* **YOUR OBJECTIVE**:
Render the records below as a Markdown table with the columns Row and Line. Number each non-blank line in order, and omit blank lines.

══ SUPPLIED DATA ══

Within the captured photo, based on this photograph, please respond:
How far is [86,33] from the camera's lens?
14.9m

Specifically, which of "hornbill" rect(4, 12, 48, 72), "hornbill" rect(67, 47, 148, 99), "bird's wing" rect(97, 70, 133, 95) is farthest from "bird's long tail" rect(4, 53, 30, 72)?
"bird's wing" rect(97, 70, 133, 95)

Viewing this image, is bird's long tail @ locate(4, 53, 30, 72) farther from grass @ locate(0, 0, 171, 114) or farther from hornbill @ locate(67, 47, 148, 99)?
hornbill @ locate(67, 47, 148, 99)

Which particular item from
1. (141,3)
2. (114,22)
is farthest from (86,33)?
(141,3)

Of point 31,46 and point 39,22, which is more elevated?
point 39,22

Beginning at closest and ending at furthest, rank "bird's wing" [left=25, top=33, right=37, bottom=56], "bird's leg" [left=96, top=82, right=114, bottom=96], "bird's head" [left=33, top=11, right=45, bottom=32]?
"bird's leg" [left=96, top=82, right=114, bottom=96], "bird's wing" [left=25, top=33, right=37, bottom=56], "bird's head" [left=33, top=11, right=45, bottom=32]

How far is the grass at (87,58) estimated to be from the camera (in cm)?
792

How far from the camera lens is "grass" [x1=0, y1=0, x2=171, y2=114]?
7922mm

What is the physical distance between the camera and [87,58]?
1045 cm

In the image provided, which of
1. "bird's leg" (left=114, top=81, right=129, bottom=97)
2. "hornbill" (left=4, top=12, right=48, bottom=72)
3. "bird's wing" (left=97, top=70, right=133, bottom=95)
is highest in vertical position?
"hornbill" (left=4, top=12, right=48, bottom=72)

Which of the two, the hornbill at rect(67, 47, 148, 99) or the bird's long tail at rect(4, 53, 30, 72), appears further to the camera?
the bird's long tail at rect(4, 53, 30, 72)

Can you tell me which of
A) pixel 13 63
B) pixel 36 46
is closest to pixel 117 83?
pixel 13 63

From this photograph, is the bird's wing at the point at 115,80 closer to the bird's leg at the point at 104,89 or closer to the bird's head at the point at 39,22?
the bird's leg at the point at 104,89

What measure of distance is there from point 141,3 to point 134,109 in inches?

═══

* **FINAL ANSWER**:
| Row | Line |
|---|---|
| 1 | Within the captured photo, based on this photograph, please respond: |
| 2 | How far is [86,33] from the camera's lens? |
| 3 | 14.9m |
| 4 | Specifically, which of "hornbill" rect(4, 12, 48, 72), "hornbill" rect(67, 47, 148, 99), "bird's wing" rect(97, 70, 133, 95) is farthest from "bird's long tail" rect(4, 53, 30, 72)? |
| 5 | "bird's wing" rect(97, 70, 133, 95) |
| 6 | Viewing this image, is bird's long tail @ locate(4, 53, 30, 72) farther from grass @ locate(0, 0, 171, 114) or farther from hornbill @ locate(67, 47, 148, 99)? |
| 7 | hornbill @ locate(67, 47, 148, 99) |
| 8 | Which particular item from |
| 9 | 1. (141,3) |
| 10 | 2. (114,22) |
| 11 | is farthest from (86,33)? |
| 12 | (141,3) |
| 13 | Of point 31,46 and point 39,22, which is more elevated? |
| 14 | point 39,22 |
| 15 | Beginning at closest and ending at furthest, rank "bird's wing" [left=25, top=33, right=37, bottom=56], "bird's leg" [left=96, top=82, right=114, bottom=96], "bird's head" [left=33, top=11, right=45, bottom=32]? |
| 16 | "bird's leg" [left=96, top=82, right=114, bottom=96], "bird's wing" [left=25, top=33, right=37, bottom=56], "bird's head" [left=33, top=11, right=45, bottom=32] |
| 17 | How far is the grass at (87,58) estimated to be from the camera (in cm)? |
| 18 | 792 |
| 19 | How far from the camera lens is "grass" [x1=0, y1=0, x2=171, y2=114]? |
| 20 | 7922mm |
| 21 | What is the physical distance between the camera and [87,58]? |
| 22 | 1045 cm |
| 23 | In the image provided, which of |
| 24 | 1. "bird's leg" (left=114, top=81, right=129, bottom=97) |
| 25 | 2. "hornbill" (left=4, top=12, right=48, bottom=72) |
| 26 | 3. "bird's wing" (left=97, top=70, right=133, bottom=95) |
| 27 | is highest in vertical position? |
| 28 | "hornbill" (left=4, top=12, right=48, bottom=72) |
| 29 | Which of the two, the hornbill at rect(67, 47, 148, 99) or the bird's long tail at rect(4, 53, 30, 72), appears further to the camera? |
| 30 | the bird's long tail at rect(4, 53, 30, 72) |
| 31 | Can you tell me which of |
| 32 | A) pixel 13 63 |
| 33 | B) pixel 36 46 |
| 34 | is closest to pixel 117 83? |
| 35 | pixel 13 63 |
| 36 | From this photograph, is the bird's wing at the point at 115,80 closer to the bird's leg at the point at 104,89 or closer to the bird's head at the point at 39,22? |
| 37 | the bird's leg at the point at 104,89 |
| 38 | What measure of distance is there from point 141,3 to point 134,109 in inches? |